Tuesday, January 8, 2013

The 2nd Law of Thermodynamics




A while back I wrote a series of half-serious posts entitled Peak n’Oil. In them I attempted to pick out some tracks to listen to as we tumble down from the heights of Hubbert’s Peak. At the time, as far as I was aware, nobody was actually writing songs about peak oil and the associated civilizational decay, so most of the tracks I picked dealt with it tangentially.

All that has changed with Muse’s latest album entitled The 2nd Law. So when I got this album at Christmas it was, well, like Christmas for me. Not only had my favourite current band released a new album, but the lyrics and subject matter of the music was all about peak oil.

Well, not quite about peak oil. The Second Law of Thermodynamics concerns entropy, and what from our point of view we might as well call energy death. It states that isolated systems always evolve towards a state of thermodynamic equilibrium and therefore maximum entropy. Energy flows from zones of higher temperature to areas of lower temperature. My cup of tea is doing a very good demonstration of it right now. They also flow from concentrated form to diffuse form, providing said energy is not locked into a chemical state. To get out of that state it needs a catalytic agent.
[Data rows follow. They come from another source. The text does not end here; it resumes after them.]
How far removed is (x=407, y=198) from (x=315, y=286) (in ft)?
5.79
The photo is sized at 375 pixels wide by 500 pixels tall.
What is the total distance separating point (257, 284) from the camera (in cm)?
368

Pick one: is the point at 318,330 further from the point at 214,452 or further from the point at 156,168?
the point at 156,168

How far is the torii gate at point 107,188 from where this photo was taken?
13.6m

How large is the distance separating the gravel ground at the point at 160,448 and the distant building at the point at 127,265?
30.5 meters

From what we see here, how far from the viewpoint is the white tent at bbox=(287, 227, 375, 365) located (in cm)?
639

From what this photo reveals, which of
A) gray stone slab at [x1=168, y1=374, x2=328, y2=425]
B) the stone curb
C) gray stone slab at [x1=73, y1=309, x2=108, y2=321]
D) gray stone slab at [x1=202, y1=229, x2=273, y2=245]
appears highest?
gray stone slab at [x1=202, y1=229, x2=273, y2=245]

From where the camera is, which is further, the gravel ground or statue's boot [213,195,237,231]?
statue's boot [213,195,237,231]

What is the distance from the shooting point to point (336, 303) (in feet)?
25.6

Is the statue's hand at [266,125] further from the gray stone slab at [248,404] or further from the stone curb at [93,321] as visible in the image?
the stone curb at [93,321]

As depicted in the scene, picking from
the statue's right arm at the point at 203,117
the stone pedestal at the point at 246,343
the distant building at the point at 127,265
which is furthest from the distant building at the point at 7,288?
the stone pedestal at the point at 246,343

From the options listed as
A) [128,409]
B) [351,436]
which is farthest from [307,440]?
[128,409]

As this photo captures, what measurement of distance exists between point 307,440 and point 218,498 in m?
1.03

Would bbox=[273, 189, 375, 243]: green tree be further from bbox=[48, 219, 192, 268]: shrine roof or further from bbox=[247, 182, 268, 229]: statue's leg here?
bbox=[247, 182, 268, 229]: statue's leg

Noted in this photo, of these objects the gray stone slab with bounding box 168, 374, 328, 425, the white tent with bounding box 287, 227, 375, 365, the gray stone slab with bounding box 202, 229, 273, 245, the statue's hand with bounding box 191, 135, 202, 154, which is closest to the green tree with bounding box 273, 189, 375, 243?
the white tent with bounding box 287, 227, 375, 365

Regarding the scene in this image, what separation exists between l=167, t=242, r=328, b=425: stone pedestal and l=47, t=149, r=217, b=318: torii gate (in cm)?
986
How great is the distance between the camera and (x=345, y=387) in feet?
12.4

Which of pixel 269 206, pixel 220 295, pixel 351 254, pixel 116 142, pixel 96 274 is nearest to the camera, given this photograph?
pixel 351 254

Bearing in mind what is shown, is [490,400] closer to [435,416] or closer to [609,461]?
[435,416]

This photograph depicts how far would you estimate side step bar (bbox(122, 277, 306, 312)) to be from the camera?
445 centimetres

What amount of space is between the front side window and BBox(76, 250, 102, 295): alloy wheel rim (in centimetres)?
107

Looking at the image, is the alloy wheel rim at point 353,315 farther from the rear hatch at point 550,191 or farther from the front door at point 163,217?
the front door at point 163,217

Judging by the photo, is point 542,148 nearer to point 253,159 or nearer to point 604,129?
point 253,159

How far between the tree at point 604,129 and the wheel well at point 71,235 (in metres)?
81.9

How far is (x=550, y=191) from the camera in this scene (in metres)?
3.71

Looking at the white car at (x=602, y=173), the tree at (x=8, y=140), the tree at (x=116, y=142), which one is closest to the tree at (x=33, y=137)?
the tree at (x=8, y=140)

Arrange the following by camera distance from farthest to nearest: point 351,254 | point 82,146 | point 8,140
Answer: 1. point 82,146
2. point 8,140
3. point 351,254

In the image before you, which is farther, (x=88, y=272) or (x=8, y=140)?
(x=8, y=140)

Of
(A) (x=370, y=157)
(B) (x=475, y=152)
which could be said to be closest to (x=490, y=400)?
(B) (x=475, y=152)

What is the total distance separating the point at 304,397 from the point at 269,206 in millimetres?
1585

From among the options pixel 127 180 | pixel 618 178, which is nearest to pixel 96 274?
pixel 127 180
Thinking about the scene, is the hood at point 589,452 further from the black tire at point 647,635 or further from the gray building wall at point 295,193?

Scale up from my cup of tea to the entire planet and that’s our peak energy problem in a nutshell. We humans have been taking the concentrated forms of energy – oil, coal and gas – which were formed over geological time, and have been turning them into diffuse heat in the atmosphere. It’s what we do every time we drive a car or turn on the kettle. In this way we have placed a single complex biological organism – us – at the centre point between concentrated and diffuse energy forms.

Doing so has enabled us to have a fossil fuel party for a couple of centuries, and we have configured our economies, societies and cultures as if we were always going to remain at this central pivotal point between concentrated and diffuse energy. Our ability to do this has marked us out as a successful species, easily able to replicate our DNA and perpetuate our progeny, because the ability to leverage other forms of energy in favour of the agent species is what marks it out as successful. That’s why foxes eat rabbits.

If you believe that we can maintain our pivotal position ad infinitum that marks you out as a cornucopian. If, however, you harbour doubts about whether this is possible, or indeed desirable, then you belong to the reality-based community who recognise that our default position is not at the exact centre of that energy equation and may be starting to drift off target.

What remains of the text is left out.